▶ **PASSAGE PROVIDED**:
Big Comic Spirits
- Cover of the June 25, 2007 issue, featuring model Aki Hoshino
- Former editors: Takashi Nagasaki
- Categories: Seinen manga
- Frequency: Weekly
- Circulation: 40,000; (October – December 2025);
- First issue: October 14, 1980
- Company: Shogakukan
- Country: Japan
- Based in: Tokyo
- Language: Japanese
- Website: bigcomicbros.net/spirits/

= Big Comic Spirits =

Japanese magazine

Big Comic Spirits (ビッグコミックスピリッツ, Biggu Komikku Supirittsu) is a weekly Japanese seinen manga magazine published by Shogakukan. The first issue was published on October 14, 1980. Food, sports, romance and business are recurring themes in the magazine, and the stories often question conventional values. The magazine is published every Monday. Circulation in 2008 averaged over 300,000 copies, but by 2015 had dropped to 168,250. In 2009, Shogakukan launched a sister magazine, Monthly Big Comic Spirits.

▶ **LISTED RECORDS**:

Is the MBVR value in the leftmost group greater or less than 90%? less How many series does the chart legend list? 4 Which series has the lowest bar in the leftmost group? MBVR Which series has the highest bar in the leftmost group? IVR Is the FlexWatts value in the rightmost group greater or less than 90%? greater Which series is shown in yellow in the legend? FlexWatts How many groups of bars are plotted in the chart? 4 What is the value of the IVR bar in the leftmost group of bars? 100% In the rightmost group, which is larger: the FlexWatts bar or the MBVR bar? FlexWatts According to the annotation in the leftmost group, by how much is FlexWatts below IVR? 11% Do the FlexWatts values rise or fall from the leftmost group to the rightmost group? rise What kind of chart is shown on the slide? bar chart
==
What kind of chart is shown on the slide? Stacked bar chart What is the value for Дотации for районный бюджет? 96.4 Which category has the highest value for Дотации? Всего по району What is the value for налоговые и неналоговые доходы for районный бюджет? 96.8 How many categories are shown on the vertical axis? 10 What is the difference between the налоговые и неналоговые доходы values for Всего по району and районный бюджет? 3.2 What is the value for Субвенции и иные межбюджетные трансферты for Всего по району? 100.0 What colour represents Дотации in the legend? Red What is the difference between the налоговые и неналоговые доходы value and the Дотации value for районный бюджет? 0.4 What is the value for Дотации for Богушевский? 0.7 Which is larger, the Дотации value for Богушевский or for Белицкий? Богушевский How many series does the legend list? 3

▶ **PROMPT 1**:
Reproduce word for word the part of the Big Comic Spirits page from "Japanese magazine" up to and including "Big Comic Spirits.".
▶ **PROMPT 2**:
For each statement, answer yes or no depending on whether the Big Comic Spirits page agrees with it, and quote the words that decide it. (a) The magazine's first issue appeared in 1980. (b) The magazine comes out every Friday. (c) Circulation grew between 2008 and 2015.

▶ **REPLY 1**:
Japanese magazine

Big Comic Spirits (ビッグコミックスピリッツ, Biggu Komikku Supirittsu) is a weekly Japanese seinen manga magazine published by Shogakukan. The first issue was published on October 14, 1980. Food, sports, romance and business are recurring themes in the magazine, and the stories often question conventional values. The magazine is published every Monday. Circulation in 2008 averaged over 300,000 copies, but by 2015 had dropped to 168,250. In 2009, Shogakukan launched a sister magazine, Monthly Big Comic Spirits.

▶ **REPLY 2**:
(a) Yes: "The first issue was published on October 14, 1980."
(b) No: "The magazine is published every Monday."
(c) No: "Circulation in 2008 averaged over 300,000 copies, but by 2015 had dropped to 168,250."